Montgomery Clift, desperdiçado em "Quando a mulher erra".

Montgomery Clift, desperdiçado em “Quando a mulher erra”.

Nestes casos o diretor tem tanto peso quanto o elenco. Dois exemplos que me ocorrem no momento: um filme com Marlon Brando e Sophia Loren, dirigido por Charles Chaplin, era para ser esplendoroso, ou não era? E, no entanto, “A condessa de Hong Kong” não passa de um desastroso fracasso estético. Um filme com Montgomery Clift e Jennifer Jones, com direção de Vittorio DeSica, tinha que ser ótimo, e, na verdade, é fraco e chato: “Quando a mulher erra”.
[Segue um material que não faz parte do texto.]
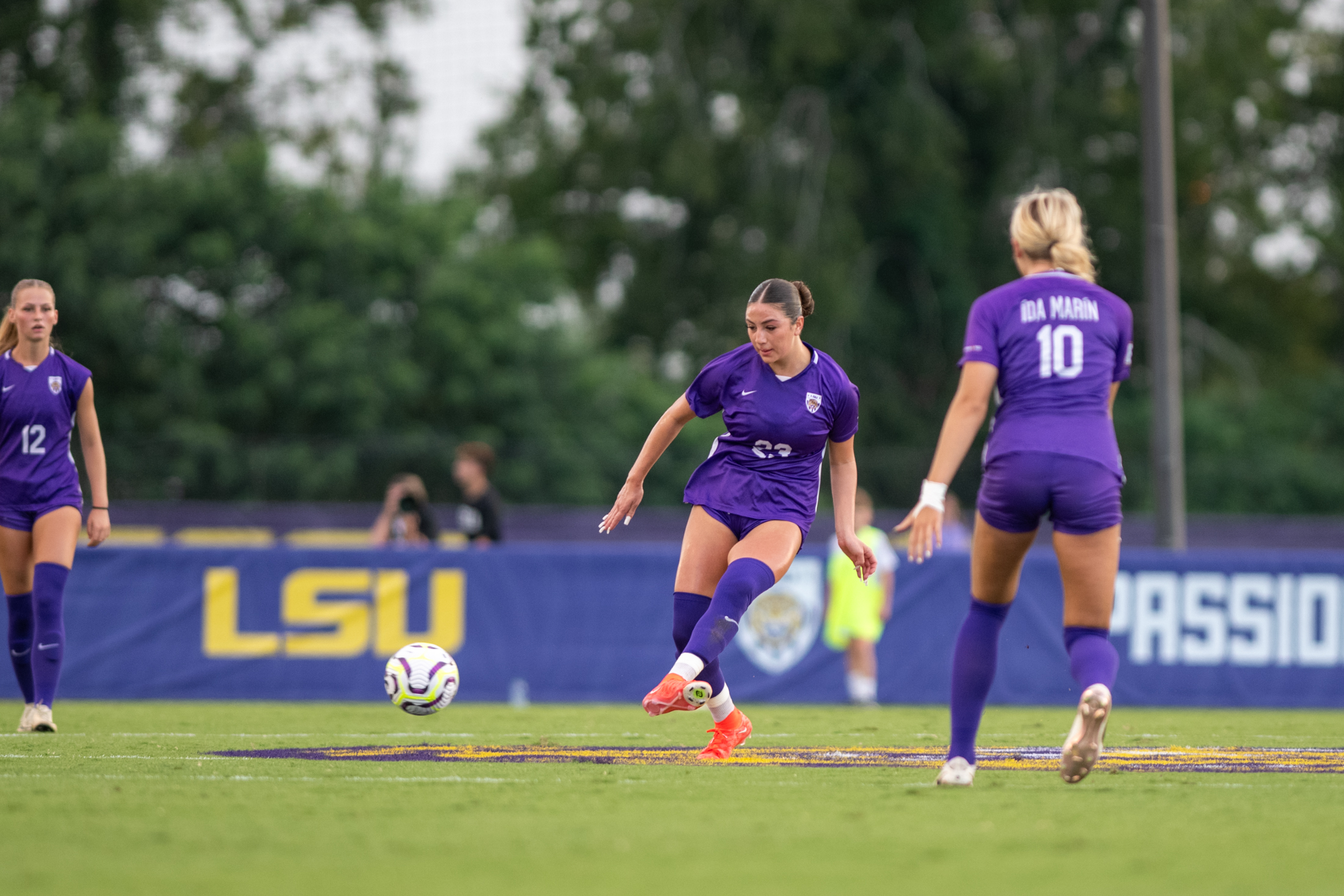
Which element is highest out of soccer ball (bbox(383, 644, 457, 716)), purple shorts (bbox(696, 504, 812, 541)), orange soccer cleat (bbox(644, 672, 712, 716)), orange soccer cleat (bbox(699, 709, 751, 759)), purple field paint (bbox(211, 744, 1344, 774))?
purple shorts (bbox(696, 504, 812, 541))

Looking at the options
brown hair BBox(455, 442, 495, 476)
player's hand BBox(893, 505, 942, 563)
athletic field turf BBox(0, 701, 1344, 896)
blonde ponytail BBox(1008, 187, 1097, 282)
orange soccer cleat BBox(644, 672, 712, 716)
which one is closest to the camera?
athletic field turf BBox(0, 701, 1344, 896)

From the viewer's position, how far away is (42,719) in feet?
29.5

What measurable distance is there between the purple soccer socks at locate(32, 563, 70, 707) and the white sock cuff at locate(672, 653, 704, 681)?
3653 mm

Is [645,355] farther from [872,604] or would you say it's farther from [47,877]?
[47,877]

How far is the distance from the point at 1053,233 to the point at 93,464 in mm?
5371

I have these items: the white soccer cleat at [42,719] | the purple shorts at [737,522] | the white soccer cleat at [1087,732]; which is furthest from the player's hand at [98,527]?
the white soccer cleat at [1087,732]

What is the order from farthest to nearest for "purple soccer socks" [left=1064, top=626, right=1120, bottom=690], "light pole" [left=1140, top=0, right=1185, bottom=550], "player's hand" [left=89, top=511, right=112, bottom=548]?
"light pole" [left=1140, top=0, right=1185, bottom=550]
"player's hand" [left=89, top=511, right=112, bottom=548]
"purple soccer socks" [left=1064, top=626, right=1120, bottom=690]

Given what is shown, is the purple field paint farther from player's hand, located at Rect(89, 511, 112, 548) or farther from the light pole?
the light pole

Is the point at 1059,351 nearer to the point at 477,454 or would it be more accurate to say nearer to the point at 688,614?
the point at 688,614

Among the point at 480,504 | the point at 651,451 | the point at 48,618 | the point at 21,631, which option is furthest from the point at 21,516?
the point at 480,504

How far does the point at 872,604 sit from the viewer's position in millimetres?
13898

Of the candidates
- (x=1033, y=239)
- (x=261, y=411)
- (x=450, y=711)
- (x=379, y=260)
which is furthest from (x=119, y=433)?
(x=1033, y=239)

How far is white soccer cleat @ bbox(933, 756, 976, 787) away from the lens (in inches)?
249

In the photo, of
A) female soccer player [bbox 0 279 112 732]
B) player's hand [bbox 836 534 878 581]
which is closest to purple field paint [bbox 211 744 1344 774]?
player's hand [bbox 836 534 878 581]
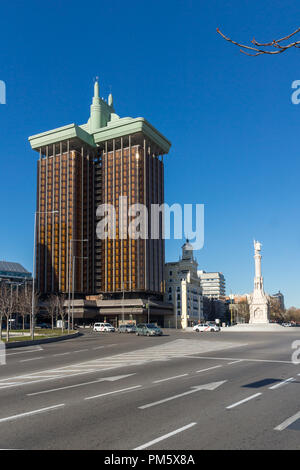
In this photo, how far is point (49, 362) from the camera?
20.9 metres

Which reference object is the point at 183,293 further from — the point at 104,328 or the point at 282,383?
the point at 282,383

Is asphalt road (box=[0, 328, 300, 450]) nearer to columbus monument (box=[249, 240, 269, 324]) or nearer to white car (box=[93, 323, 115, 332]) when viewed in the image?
white car (box=[93, 323, 115, 332])

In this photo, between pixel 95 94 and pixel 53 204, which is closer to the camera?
pixel 53 204

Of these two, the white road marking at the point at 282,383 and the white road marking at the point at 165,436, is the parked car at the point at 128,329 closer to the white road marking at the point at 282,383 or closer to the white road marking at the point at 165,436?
the white road marking at the point at 282,383

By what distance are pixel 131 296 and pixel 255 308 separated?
125 feet

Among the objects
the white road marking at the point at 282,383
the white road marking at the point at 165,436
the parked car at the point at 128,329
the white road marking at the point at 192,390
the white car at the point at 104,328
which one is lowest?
the white car at the point at 104,328

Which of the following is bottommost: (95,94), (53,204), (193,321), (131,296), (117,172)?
(193,321)

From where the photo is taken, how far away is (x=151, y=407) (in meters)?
9.98

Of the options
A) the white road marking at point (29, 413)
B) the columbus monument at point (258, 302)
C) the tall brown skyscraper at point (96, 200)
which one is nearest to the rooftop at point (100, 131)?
the tall brown skyscraper at point (96, 200)

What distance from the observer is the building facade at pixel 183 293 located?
131 metres

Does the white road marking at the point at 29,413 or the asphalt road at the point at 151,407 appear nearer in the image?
the asphalt road at the point at 151,407

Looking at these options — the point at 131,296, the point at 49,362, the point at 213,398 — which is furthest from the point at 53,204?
the point at 213,398

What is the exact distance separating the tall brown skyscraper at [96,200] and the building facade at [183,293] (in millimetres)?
12826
Um caso extremo do que aqui estou chamando de desperdício é quando o projeto era ambicioso e o elenco quilométrico… e o filme, um desastre. Pelo menos dois exemplos me ocorrem, no momento em que escrevo: de 1968 “Candy” (com Marlon Brando, Richard Burton, James Coburn, John Huston, Walter Matthau, Ringo Starr, Elsa Martinelli, Florinda Bolkan, etc); de 1976 “O deserto dos tártaros” (com Vittorio Gassman, Fernando Rey, Jean-Louis Trintingant, Phillipe Noiret, Max Von Sydow, Francisco Rabal, Giuliano Gemma, Jacques Perrin, Laurent Terzief, etc)

Talvez o fã alegue que atores talentosos, em quaisquer circunstâncias, salvam quaisquer filmes… mas essa é outra história, que fica para depois.

Orson Welles: atuando em filmes ruins, para poder fazer os seus.

Orson Welles: atuando em filmes ruins, para poder fazer os seus.